Again Annesley's startled glance turned to Knight. Again his eyes answered with decision. This time there was no longer any doubt in the girl's mind. The Waldos, persistent to the last, would compel her to leave New York with her husband.

But whatever happened she would part with him forever before darkness fell. "At the first big town," she told herself once more.

They were at the desired table, which Steve had secured, when Knight rejoined them, announcing that he had his tickets.

"I hope you were able to get a nice stateroom?" fussed Mrs. Waldo. "Such a long journey, and Mrs. Smith's first day in our country!"

"Yes. Everything satisfactory," said Knight, in the calm way which Annesley had once admired.

Mrs. Waldo would have asked more questions if at that moment her eyes had not lighted upon a couple at an adjacent table.

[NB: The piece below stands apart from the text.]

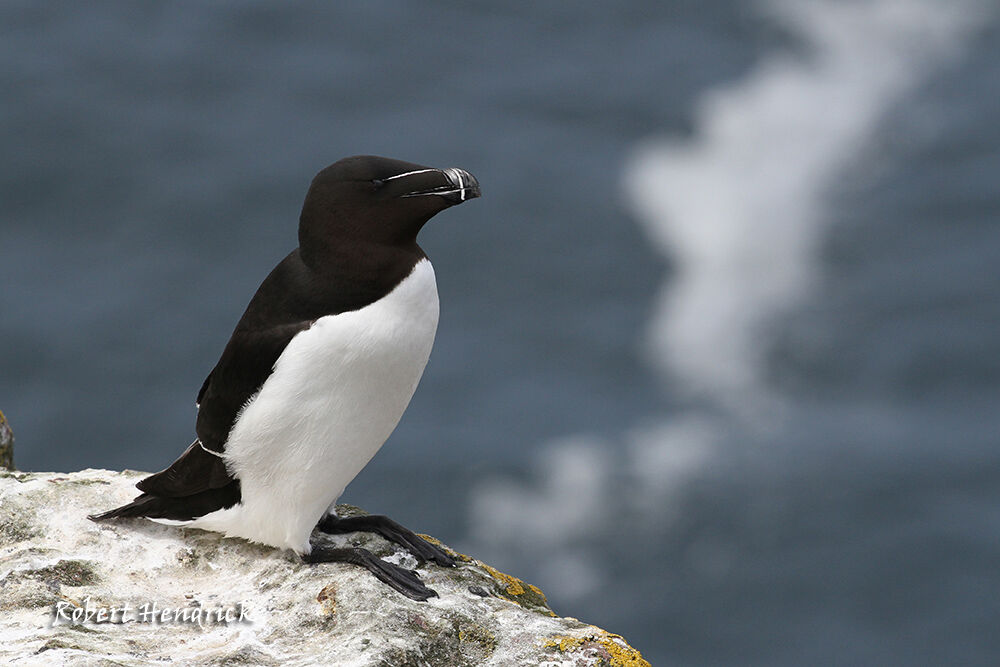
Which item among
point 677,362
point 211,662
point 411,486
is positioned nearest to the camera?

"Well, of all things!" she cried, jumping up to meet a pretty girl and a spruce young man, who had also jumped up. "George and Kitty Mason! What a coincidence!"

There were kissings and handshakings. Then Mr. and Mrs. Mason were introduced to Mr. and Mrs. Nelson Smith. They, it seemed, had been married in the early winter, just as Knight and Annesley had been. And to add to the strangeness of the coincidence, which drew birdlike exclamations from Jean Waldo, George and Kitty were starting for Kansas City that afternoon. They were going by the same train in which the Nelson Smiths would travel.

"Why, you'll be together for two days!" shrieked Jean. "For goodness' sake, look at your reservations, and see if you're in the same car!"

George Mason pulled out his tickets. "We're in a boudoir car all the way," he said. "We start in one called 'Elena.' After Chicago we're in 'Alvarado.'" Knight followed suit, not ungraciously, though without enthusiasm. Annesley's heart was tapping like a hammer in her breast. She felt giddy. There was a mist before her eyes; yet she saw clearly enough to see that there were two railway tickets, alike in every way, even to what seemed their extraordinary length. A flashing glance gave her the name of the last station, at the end. It was in Texas.

And their two staterooms were also in "Elena" and "Alvarado."